=== Your goal ===
Count the lines in the records below that contain the string "waffle". Report only the resulting number.

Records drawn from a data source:

%%

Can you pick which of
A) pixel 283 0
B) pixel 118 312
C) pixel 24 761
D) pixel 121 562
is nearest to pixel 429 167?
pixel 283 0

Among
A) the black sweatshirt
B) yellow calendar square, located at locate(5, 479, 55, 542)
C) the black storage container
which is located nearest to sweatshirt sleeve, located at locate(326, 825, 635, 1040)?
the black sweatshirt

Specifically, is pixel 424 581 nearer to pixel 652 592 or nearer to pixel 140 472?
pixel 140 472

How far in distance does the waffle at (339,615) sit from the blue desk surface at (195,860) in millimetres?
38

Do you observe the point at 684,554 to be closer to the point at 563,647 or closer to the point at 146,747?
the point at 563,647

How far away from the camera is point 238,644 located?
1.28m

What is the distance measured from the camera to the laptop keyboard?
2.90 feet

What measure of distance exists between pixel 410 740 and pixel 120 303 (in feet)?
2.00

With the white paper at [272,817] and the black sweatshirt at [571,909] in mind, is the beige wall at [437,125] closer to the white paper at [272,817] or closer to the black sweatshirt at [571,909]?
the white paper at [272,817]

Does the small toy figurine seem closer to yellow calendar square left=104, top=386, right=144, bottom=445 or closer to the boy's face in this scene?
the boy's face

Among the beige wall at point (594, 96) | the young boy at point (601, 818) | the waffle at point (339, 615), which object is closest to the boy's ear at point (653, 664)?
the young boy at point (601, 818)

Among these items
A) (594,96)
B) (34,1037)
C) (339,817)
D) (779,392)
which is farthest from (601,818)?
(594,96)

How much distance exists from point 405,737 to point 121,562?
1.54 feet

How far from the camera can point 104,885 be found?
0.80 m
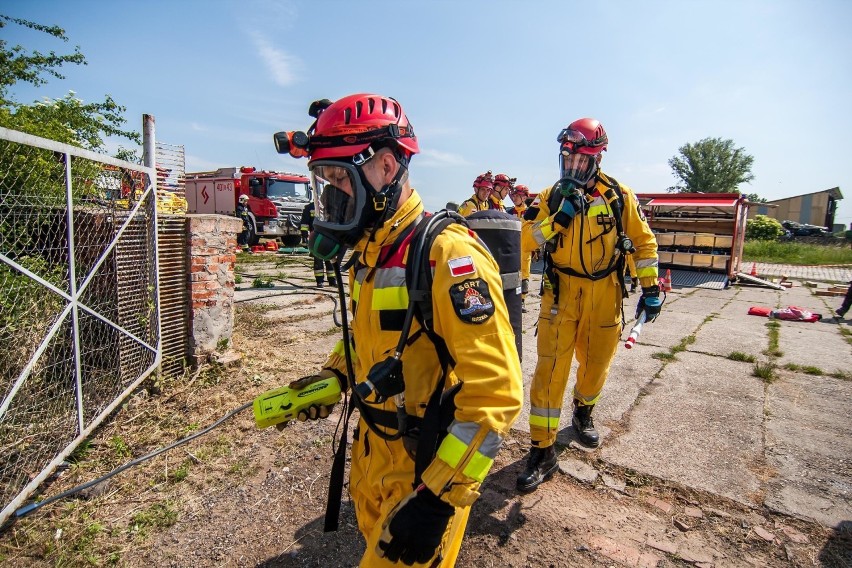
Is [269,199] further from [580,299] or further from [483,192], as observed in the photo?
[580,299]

%%
%%

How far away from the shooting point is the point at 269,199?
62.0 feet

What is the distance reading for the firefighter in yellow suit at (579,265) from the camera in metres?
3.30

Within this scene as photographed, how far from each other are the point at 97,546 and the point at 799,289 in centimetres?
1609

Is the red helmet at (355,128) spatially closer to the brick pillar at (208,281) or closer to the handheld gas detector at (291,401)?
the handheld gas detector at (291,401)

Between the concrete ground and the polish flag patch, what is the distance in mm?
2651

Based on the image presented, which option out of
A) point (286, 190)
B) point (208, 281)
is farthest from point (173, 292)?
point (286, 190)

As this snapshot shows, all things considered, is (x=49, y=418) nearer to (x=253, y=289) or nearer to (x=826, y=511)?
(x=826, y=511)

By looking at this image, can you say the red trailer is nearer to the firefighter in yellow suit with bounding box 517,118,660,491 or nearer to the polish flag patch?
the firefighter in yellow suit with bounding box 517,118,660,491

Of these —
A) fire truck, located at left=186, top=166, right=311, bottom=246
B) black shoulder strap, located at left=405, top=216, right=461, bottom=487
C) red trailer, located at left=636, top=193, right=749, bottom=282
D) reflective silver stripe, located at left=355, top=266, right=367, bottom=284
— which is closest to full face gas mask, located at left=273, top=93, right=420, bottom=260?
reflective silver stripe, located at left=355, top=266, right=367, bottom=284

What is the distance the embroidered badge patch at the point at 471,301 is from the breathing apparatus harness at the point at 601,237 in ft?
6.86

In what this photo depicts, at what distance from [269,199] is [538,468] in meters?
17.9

%%

=== Result below ===
2